##### PAGE TEXT

Python optimization (was Python's "only one way to do it" philosophy isn't good?)

Diez B. Roggisch deets at
Mon Jun 11 09:27:35 CEST 2007

>    It's hard to optimize Python code well without global analysis.
> The problem is that you have to make sure that a long list of "wierd
> things", like modifying code or variables via getattr/setattr, aren't
> happening before doing significant optimizations.  Without that,
> you're doomed to a slow implementation like CPython.
>    ShedSkin, which imposes some restrictions, is on the right track here.
> The __slots__ feature is useful but doesn't go far enough.
>    I'd suggest defining "simpleobject" as the base class, instead of 
> "object",
> which would become a derived class of "simpleobject".   Objects descended
> directly from "simpleobject" would have the following restrictions:
>     - "getattr" and "setattr" are not available (as with __slots__)
>     - All class member variables must be initialized in __init__, or
>       in functions called by __init__.  The effect is like __slots__,
>       but you don't have to explictly write declarations.
>     - Class members are implicitly typed with the type of the first
>       thing assigned to them.  This is the ShedSkin rule.  It might
>       be useful to allow assignments like
>         self.str = None(string)
>       to indicate that a slot holds strings, but currently has the null
>       string.
>     - Function members cannot be modified after declaration.  Subclassing
>       is fine, but replacing a function member via assignment is not.
>       This allows inlining of function calls to small functions, which
>       is a big win.
>     - Private function members (self._foo and self.__foo) really are
>       private and are not callable outside the class definition.
> You get the idea.  This basically means that "simpleobject" objects have
> roughly the same restrictions as C++ objects, for which heavy compile time
> optimization is possible.  Most Python classes already qualify for
> "simpleobject".  And this approach doesn't require un-Pythonic stuff like
> declarations or extra "decorators".
> With this, the heavy optimizations are possible.  Strength reduction.  
> Hoisting
> common subexpressious out of loops.  Hoisting reference count updates 
> out of
> loops.  Keeping frequently used variables in registers.  And elimination of
> many unnecessary dictionary lookups.

I won't give you the "prove it by doing it"-talk. It's to cheap.

Instead I'd like to say why I don't think that this will buy you much 
performance-wise: it's a local optimization only. All it can and will do 
is to optimize lookups and storage of attributes - either functions or 
values - and calls to methods from within one specialobject. As long as 
expressions stay in their own "soup", things might be ok.

The very moment you mix this with "regular", no-strings-attached python 
code, you have to have the full dynamic machinery in place + you need 
tons of guarding statements in the optimized code to prevent access 

So in the end, I seriously doubt the performance gains are noticable. 
Instead I'd rather take the pyrex-road, which can go even further 
optimizing with some more declarations. But then I at least know exactly 
where the boundaries are. As does the compiler.

##########
##### MATERIAL SUPPLIED

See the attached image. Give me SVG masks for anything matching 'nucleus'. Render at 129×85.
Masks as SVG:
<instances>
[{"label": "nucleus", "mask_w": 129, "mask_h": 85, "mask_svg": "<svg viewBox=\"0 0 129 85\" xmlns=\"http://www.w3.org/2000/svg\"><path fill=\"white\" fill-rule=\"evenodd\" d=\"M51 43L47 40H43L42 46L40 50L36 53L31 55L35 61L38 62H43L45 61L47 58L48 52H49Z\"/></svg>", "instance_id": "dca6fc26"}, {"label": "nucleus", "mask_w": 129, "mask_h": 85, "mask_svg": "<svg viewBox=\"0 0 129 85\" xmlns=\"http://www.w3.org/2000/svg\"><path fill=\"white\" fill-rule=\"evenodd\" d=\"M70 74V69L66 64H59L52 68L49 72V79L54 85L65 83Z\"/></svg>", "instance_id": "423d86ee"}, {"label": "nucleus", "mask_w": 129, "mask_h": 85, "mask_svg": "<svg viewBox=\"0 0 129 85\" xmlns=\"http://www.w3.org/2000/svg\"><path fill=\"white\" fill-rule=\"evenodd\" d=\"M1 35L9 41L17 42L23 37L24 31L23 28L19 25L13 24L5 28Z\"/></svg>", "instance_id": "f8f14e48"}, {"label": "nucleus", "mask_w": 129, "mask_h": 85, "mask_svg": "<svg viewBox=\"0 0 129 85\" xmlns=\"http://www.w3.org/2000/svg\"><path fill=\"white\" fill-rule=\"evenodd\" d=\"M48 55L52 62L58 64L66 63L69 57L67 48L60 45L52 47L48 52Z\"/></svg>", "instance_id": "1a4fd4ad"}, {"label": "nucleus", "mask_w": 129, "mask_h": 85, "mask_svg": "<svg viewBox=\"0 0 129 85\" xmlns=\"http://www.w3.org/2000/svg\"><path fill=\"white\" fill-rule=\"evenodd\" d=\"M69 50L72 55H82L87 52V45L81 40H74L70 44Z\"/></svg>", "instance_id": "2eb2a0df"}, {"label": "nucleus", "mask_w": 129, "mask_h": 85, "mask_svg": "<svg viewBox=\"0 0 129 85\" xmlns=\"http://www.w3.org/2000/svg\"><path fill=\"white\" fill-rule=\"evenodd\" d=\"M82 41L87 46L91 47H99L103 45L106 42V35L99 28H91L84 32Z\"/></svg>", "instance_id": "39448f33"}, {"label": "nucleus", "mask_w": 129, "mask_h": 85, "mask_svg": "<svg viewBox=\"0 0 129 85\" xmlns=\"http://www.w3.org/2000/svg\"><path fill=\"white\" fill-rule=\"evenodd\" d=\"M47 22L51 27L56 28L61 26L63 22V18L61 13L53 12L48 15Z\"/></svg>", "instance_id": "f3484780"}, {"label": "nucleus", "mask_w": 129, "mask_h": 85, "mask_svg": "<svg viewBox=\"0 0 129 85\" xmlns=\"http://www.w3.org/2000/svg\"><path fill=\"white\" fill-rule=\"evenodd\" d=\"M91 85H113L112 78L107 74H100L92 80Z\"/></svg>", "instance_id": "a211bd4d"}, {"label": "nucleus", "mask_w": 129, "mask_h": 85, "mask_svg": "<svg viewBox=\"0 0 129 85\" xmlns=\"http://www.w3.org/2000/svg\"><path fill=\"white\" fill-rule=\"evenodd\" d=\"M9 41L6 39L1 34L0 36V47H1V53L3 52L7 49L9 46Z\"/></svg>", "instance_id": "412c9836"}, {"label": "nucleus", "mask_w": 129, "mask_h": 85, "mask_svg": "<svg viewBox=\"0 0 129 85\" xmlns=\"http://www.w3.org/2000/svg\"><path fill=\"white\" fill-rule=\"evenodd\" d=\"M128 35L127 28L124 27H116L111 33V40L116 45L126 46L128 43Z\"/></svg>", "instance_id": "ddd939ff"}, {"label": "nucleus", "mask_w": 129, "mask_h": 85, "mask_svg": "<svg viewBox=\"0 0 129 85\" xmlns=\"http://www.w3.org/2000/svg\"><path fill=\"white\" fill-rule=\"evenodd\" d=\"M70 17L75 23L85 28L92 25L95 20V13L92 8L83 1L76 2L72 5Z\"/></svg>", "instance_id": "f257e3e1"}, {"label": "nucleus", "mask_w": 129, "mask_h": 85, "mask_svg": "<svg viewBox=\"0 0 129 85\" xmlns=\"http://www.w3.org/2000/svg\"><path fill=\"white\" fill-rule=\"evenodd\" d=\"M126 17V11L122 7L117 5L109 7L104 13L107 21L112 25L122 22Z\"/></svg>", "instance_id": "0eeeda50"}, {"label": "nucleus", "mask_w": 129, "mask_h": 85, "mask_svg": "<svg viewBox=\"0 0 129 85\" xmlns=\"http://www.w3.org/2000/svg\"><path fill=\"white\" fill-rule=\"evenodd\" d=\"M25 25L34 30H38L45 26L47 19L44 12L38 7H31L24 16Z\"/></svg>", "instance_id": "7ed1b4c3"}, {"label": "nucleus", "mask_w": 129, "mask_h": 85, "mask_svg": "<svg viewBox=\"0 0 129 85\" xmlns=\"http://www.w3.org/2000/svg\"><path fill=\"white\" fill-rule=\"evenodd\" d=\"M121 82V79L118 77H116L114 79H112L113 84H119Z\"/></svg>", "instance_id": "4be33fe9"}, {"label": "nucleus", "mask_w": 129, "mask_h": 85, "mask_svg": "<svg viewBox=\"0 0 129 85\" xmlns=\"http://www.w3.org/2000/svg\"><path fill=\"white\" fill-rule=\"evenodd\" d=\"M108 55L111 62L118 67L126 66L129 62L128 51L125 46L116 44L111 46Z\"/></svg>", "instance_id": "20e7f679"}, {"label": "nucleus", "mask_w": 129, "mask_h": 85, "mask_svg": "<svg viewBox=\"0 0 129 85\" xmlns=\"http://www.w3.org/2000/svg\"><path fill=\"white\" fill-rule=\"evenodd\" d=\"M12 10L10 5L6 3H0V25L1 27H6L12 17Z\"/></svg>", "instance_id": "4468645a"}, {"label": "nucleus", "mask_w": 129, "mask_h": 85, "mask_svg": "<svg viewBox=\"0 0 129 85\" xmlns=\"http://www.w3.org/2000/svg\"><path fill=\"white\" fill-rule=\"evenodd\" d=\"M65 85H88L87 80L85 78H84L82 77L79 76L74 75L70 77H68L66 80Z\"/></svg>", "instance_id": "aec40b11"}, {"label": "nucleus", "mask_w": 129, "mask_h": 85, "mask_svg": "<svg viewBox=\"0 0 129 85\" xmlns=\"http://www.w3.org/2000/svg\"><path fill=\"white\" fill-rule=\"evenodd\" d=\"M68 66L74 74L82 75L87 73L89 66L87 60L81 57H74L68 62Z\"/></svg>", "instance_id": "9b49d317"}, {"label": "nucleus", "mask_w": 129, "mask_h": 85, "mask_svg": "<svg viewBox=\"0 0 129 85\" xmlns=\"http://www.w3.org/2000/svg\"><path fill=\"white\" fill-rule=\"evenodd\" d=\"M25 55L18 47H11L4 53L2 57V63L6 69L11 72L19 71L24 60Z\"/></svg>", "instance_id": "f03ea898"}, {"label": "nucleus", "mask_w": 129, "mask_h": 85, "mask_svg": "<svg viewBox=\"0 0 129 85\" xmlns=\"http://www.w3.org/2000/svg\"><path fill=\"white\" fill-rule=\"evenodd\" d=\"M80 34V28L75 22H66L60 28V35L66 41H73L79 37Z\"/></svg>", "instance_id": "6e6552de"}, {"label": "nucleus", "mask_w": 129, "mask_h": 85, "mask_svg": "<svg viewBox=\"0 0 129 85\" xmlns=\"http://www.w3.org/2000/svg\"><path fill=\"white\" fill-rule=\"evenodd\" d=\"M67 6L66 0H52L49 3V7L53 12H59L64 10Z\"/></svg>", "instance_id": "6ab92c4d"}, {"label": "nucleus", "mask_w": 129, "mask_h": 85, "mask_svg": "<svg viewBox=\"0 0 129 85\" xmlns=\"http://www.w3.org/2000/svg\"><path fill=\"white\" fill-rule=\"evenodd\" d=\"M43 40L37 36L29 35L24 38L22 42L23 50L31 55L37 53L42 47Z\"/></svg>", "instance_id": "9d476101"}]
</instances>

##########

APPLY WHAT YOU READ:
1/ Decide whether each statement agrees with the Python optimization post, answering yes or no and quoting the deciding words: (a) Under the quoted proposal, objects descended directly from "simpleobject" cannot use getattr and setattr. (b) The reply calls the proposed change a global optimization. (c) The reply's author prefers the pyrex road.
2/ From the Python optimization post, return the passage that starts at the words "Instead I'd rather" and ends after "does the compiler.", copied without change.

OUTPUTS BY TASK:
1/
(a) Yes: "- "getattr" and "setattr" are not available (as with __slots__)"
(b) No: "it's a local optimization only."
(c) Yes: "Instead I'd rather take the pyrex-road"

2/
Instead I'd rather take the pyrex-road, which can go even further 
optimizing with some more declarations. But then I at least know exactly 
where the boundaries are. As does the compiler.